UN Population Division Data API¶

This notebook describes a simple pandas API for downloading data from the UN Department of Social and Economic Affairs Population Division on-line database.

UN Population Division - online database - web page

The current site allows you to select up to 5 indicators and 5 countries, as well as selecting start and end dates. The data can then be displayed in a table in a web page or downloaded as a CSV file.

This notebook implements a simple downloading routine that allows you to specify up to five countries and up to five indicators and retrieve the data in the form of a pandas dataframe.

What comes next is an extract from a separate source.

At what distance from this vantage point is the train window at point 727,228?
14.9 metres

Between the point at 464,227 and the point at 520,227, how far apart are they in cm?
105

A scraper is also provided that captures the allowable options from the indicator list and the country list, as well as the indicator variant. These options can be searched using case insensitive partial string matching.

In [1]:

#If you do not have BeautifulSoup installed already, you will need to install it
#!pip3 install beautifulsoup4

If we View Source on the web page we can see which form elements contain the variable, country and variant lists:

UN Population Division online data page - HTML source

We can also inspect the details of the elements that are passed to to the server when a download request is made.

UN Population Data download request - form headers

In [2]:

#Routines for scraping and downloading data from http://esa.un.org/unpd/wpp/unpp/panel_indicators.htm

import requests
from bs4 import BeautifulSoup

#I'm in a Python3 environment
from io import StringIO
import pandas as pd

def getFormSelectVals(soup,name):
    ''' Parse out options from an HTML select list '''
    
    tmp={}
    items=soup.find('select',{'name':name})
    for o in items.findAll('option'):
        #print(o.attrs['value'],o.text.strip())
        tmp[o.text.strip()]=o.attrs['value']
    return tmp


def getUNPopDivIndicators():
    ''' Grab the UN Population Division indicators page and parse out form values '''
    
    url='http://esa.un.org/unpd/wpp/unpp/panel_indicators.htm'
    page = requests.get(url)
    
    soup=BeautifulSoup(page.content)
    
    unpop={}
    unpop['vars']=getFormSelectVals(soup,'Variable')
    unpop['countries']=getFormSelectVals(soup,'Location')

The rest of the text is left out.